STATED TASK: Lay out all of the material below as a CSV with two columns, input and output. Give one row for each piece of text and the answer that follows it, put each in a single quoted field with line breaks replaced by spaces, and leave out the pictures.

PROVIDED DATA:
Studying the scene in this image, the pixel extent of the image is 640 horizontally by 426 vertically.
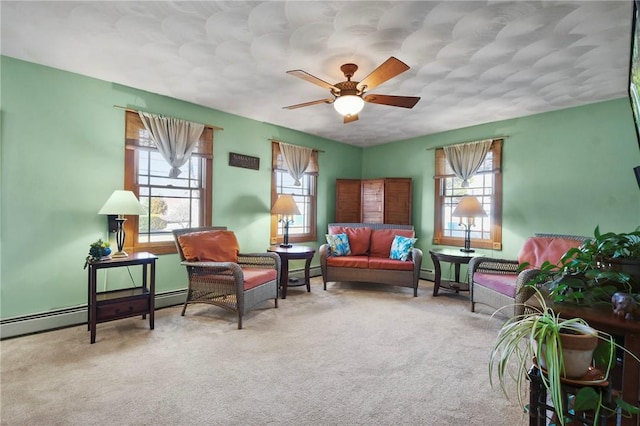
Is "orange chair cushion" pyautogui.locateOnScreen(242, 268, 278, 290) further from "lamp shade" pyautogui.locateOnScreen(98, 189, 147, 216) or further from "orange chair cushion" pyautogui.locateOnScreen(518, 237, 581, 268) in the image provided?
"orange chair cushion" pyautogui.locateOnScreen(518, 237, 581, 268)

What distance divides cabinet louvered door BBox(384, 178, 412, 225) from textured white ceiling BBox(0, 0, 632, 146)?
6.11 ft

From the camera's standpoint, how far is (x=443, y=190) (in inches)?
202

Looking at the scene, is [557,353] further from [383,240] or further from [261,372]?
[383,240]

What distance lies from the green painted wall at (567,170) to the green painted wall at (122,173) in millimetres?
12

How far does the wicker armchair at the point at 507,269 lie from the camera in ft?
10.7

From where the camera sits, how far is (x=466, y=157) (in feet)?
15.4

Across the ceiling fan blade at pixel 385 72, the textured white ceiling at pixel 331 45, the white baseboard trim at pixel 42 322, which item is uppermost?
the textured white ceiling at pixel 331 45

WRITTEN RESPONSE:
input,output
"Studying the scene in this image, the pixel extent of the image is 640 horizontally by 426 vertically. Is ""orange chair cushion"" pyautogui.locateOnScreen(242, 268, 278, 290) further from ""lamp shade"" pyautogui.locateOnScreen(98, 189, 147, 216) or further from ""orange chair cushion"" pyautogui.locateOnScreen(518, 237, 581, 268) in the image provided?","""orange chair cushion"" pyautogui.locateOnScreen(518, 237, 581, 268)"
"What distance divides cabinet louvered door BBox(384, 178, 412, 225) from textured white ceiling BBox(0, 0, 632, 146)?","6.11 ft"
"From the camera's standpoint, how far is (x=443, y=190) (in inches)?","202"
"Looking at the scene, is [557,353] further from [383,240] or further from [261,372]?","[383,240]"
"What distance lies from the green painted wall at (567,170) to the green painted wall at (122,173) in millimetres?","12"
"How far does the wicker armchair at the point at 507,269 lie from the camera in ft?","10.7"
"From where the camera sits, how far is (x=466, y=157) (in feet)?","15.4"
"Across the ceiling fan blade at pixel 385 72, the textured white ceiling at pixel 331 45, the white baseboard trim at pixel 42 322, which item is uppermost?","the textured white ceiling at pixel 331 45"